FT Adviser has covered this as well.

FT Alphaville

"The futures market is pointing toward another gut-wrenching sell off in Tokyo on Thursday."

A Reader says: "I think they've reached a buying opportunity, once this little issue here clears out of the way."  

The Economist has created a chart to show stock markets days after disasters:

Henry V wrote: "Please do not forget the effect of the earthquake in Chile. Following the weekend disaster, by Thursday the market was higher. In addition, the Chilean peso appreciated rapidly in response to perceived reconstruction investments. Markets' reaction to natural and human disasters are very often difficult to read and generalize for all situations. Another "crazy" example is the effect of Argentina's former president Kirchnet on the country's stocks: they shot up!"

The Telegraph is discussing the hopes for the stock exchange after the G7:

"The FTSE 100 edged higher on hopes that the G7 will act to calm financial markets after the escalating crisis at Japan's earthquake-damage nuclear plant sent the yen soaring to a post-War high and shares falling again."

eau_rouge_flat_out comments: "The fall in the markets gives a good indication of how long it takes for the hedge fund/bank vultures to set up their short positions. Friday – disaster, Saturday – Monday – set up profit making short positions, Tuesday – sell. Journalists have pointed out that there has been no looting in Japan. Well, not on the streets but the nation, and the rest of the world, is being mugged right now."

AlfTupperDarlin replied: "What utter nonsense! What you are seeing is Japanese investors and institutions (particularly insurance companies) liquidating assets both in Japan and overseas. This repatriation of Japanese investments abroad is showing up as large drops in Western markets and a jump in the Yen"

The Motley Fool community are discussing "Implications of Japanese earthquake for markets".

The Telegraph

"Budget 2011: George Osborne hints at more reforms as OECD cuts UK growth but applauds austerity measures. The UK's growth forecast for 2011 has been cut from 1.7pc to 1.5pc by the Organisation for Economic Co-operation and Development (OECD)."

mbaproperty thinks: "We have to have austerity cuts and keep the uk out of recession or else we will lose our AAA rating and the cost of the debt repayment will increase. The problem is unemployment has just reached a 17 year high and the bulk of cuts are yet to happen pushing this higher again and as a significant part of the economy is based on the public buying goods and services a double dip looks more probable i would predict at least one negative quarter this year. This all means interest rates will have to remain low."

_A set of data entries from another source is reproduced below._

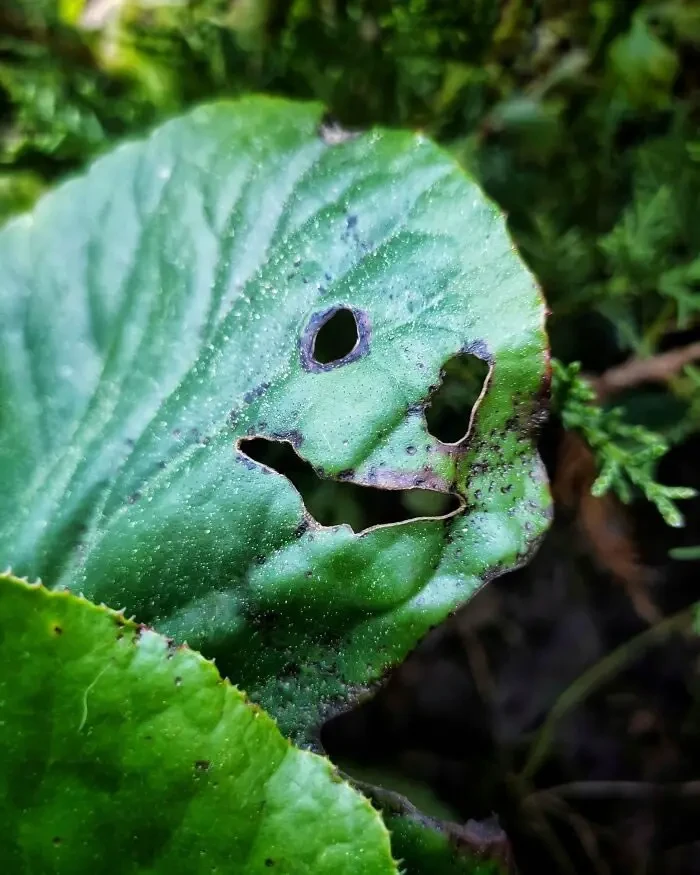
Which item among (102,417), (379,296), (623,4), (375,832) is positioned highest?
(623,4)

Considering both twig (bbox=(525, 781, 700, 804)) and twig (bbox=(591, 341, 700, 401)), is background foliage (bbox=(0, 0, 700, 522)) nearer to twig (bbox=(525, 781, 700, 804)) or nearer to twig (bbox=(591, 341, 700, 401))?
twig (bbox=(591, 341, 700, 401))

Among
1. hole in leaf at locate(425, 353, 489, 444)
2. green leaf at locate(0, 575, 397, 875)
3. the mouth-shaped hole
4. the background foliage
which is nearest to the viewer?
green leaf at locate(0, 575, 397, 875)

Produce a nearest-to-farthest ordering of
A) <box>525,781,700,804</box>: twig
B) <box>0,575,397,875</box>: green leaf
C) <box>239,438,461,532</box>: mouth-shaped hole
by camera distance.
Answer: <box>0,575,397,875</box>: green leaf
<box>239,438,461,532</box>: mouth-shaped hole
<box>525,781,700,804</box>: twig

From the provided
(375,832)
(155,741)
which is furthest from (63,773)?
(375,832)

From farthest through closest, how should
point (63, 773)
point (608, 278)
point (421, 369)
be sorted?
1. point (608, 278)
2. point (421, 369)
3. point (63, 773)

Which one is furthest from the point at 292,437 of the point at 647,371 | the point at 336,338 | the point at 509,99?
the point at 509,99

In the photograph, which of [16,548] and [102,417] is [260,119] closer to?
[102,417]

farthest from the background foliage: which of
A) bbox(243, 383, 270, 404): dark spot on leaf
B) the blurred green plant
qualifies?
bbox(243, 383, 270, 404): dark spot on leaf
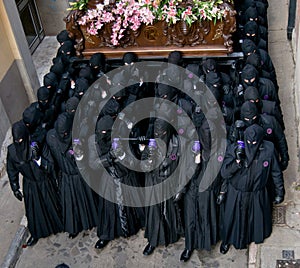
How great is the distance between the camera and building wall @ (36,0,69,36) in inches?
443

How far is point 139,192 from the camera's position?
6262 millimetres

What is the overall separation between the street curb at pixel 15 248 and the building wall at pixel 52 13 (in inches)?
227

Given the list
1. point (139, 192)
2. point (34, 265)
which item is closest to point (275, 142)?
point (139, 192)

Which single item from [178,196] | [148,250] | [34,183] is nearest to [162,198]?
[178,196]

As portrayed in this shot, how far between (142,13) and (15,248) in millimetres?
3572

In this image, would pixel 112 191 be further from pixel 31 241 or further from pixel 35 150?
pixel 31 241

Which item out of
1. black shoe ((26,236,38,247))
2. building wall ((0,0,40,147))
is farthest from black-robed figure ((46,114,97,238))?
building wall ((0,0,40,147))

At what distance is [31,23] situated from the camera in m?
11.3

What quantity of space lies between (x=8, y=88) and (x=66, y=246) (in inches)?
125

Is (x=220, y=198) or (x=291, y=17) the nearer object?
(x=220, y=198)

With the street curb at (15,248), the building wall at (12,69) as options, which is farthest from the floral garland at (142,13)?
the street curb at (15,248)

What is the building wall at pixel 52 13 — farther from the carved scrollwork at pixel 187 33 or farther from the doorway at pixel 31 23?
the carved scrollwork at pixel 187 33

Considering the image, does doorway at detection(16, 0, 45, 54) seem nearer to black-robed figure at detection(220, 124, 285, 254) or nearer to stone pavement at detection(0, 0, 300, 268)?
stone pavement at detection(0, 0, 300, 268)

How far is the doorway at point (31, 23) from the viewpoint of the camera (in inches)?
432
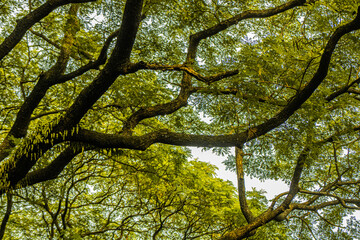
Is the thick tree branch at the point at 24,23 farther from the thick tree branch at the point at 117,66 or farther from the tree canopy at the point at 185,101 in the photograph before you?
the thick tree branch at the point at 117,66

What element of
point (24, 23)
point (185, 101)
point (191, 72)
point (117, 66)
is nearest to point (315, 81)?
point (191, 72)

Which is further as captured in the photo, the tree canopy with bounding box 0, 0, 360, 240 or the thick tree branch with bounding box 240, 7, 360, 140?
the tree canopy with bounding box 0, 0, 360, 240

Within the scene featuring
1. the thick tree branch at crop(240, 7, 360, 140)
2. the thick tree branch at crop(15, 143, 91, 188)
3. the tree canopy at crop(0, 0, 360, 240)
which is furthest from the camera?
the thick tree branch at crop(15, 143, 91, 188)

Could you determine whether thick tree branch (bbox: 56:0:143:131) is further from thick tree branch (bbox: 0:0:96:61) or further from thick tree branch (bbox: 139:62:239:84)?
thick tree branch (bbox: 0:0:96:61)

The Independent community think:

Endgames: "George Osborne is trying to do the fiscal equivalent of old King Canute who tried to turn back the ocean tides on royal command. King Canute learned the hard way of the limits of regal power,and was humbled. To turn the economic tide in the UK's favour is going to take more than BOE's printing presses nor any amount of titillating titbits of give-a ways is going to change anything.